:: TRY IT ::
No pictures belong in the copy. Reproduce exactly the lines beginning at the line containing "Rustic Farmhouse in" and continuing to the end of the entries below.

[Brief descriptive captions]
◆ ◆ ◆ ◆

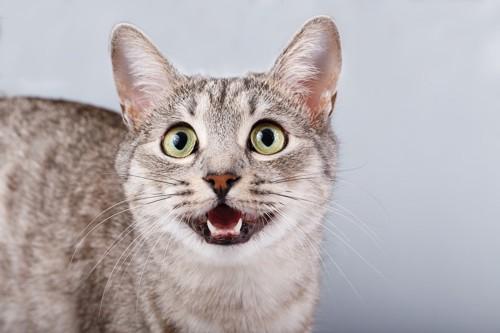 見上げて鳴く猫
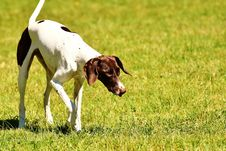 Free Dog Breed, Grass, Old Danish Pointer, Pointer Royalty Free Stock Photo - 100626265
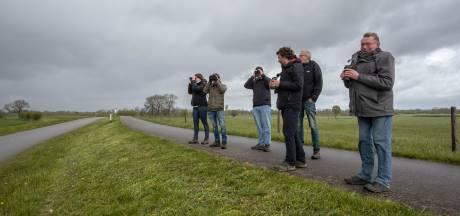 Vogelaars uit hele land hopen op glimp van jufferkraanvogel bij Voorst: 'Ik heb er een beetje de pest in'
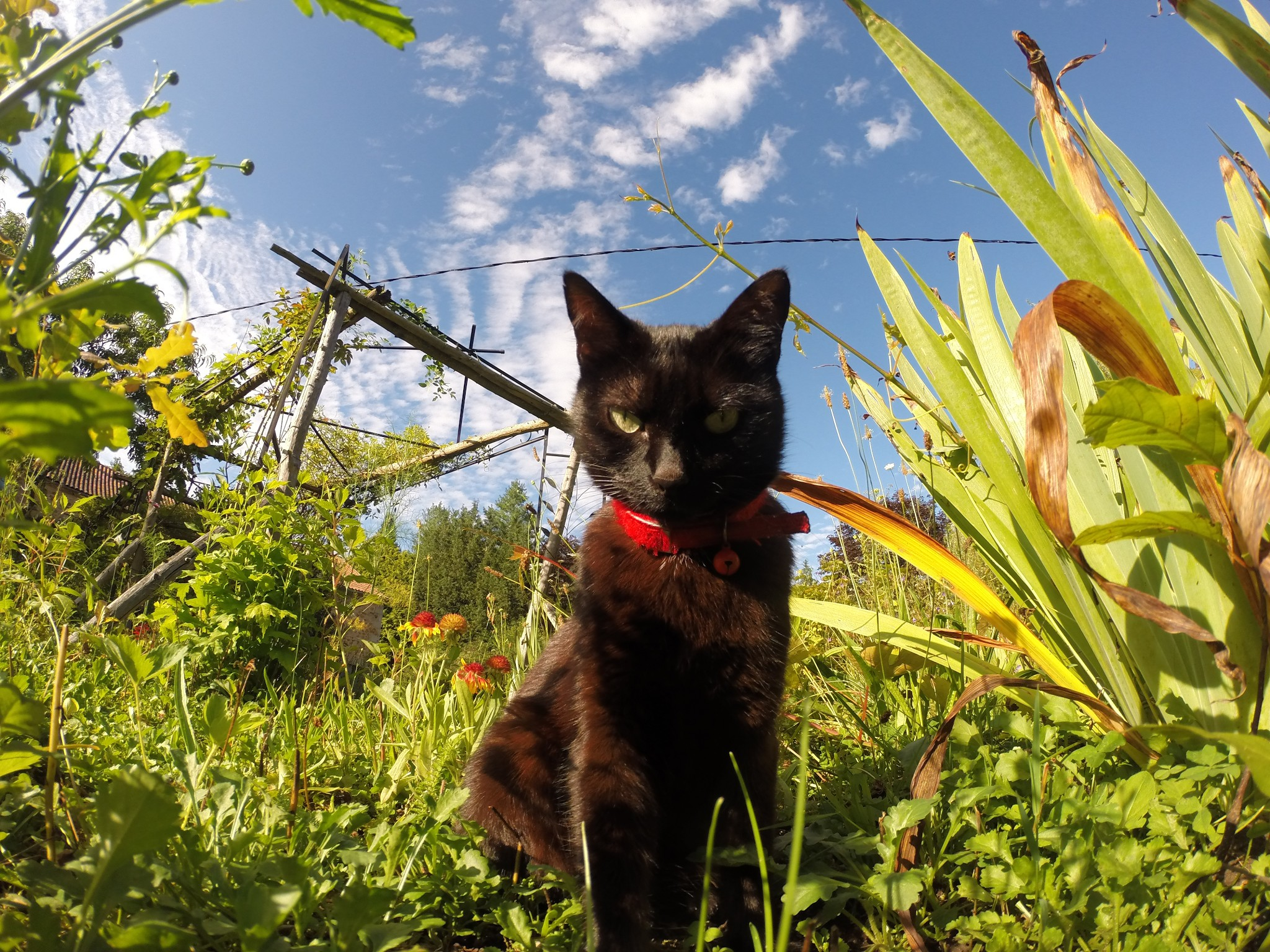 brown cat staring at camera in field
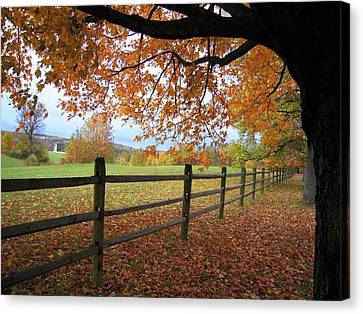 Canvas Print featuring the photograph Autumn Vista by Don Struke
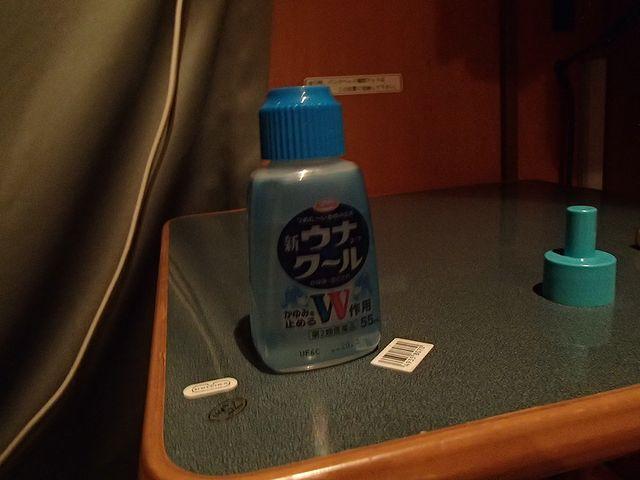 キャンピングカー 蚊
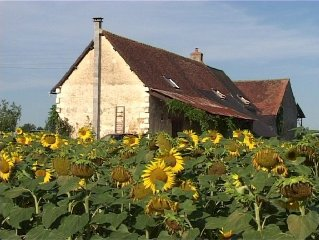 Rustic Farmhouse in Peaceful Setting + private pool - Loire valley/indre France
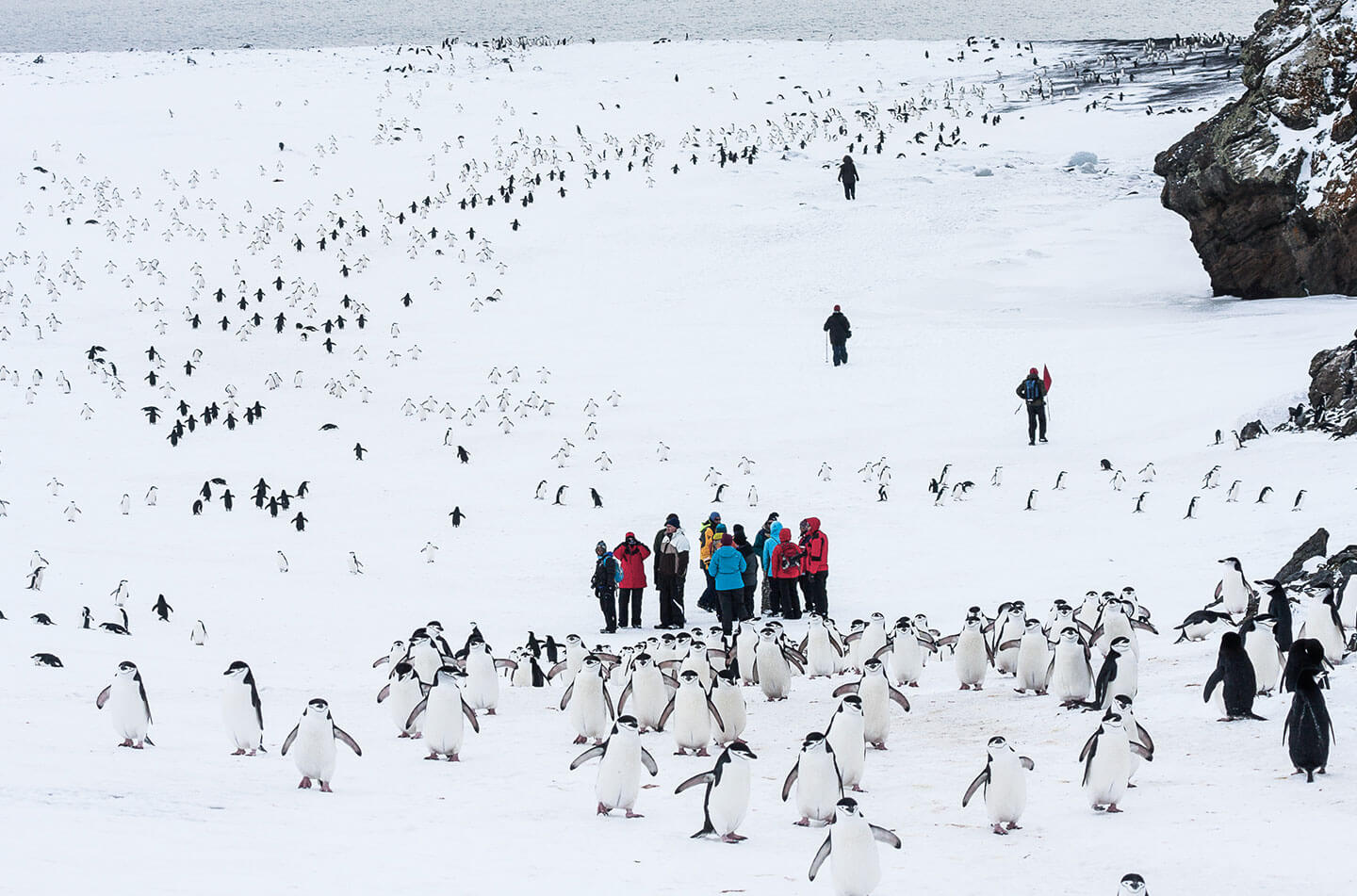 Expedition to Planet Earth with Antarctica21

◆ ◆ ◆ ◆

:: PROBLEM SOLUTION ::
 Rustic Farmhouse in Peaceful Setting + private pool - Loire valley/indre France
 Expedition to Planet Earth with Antarctica21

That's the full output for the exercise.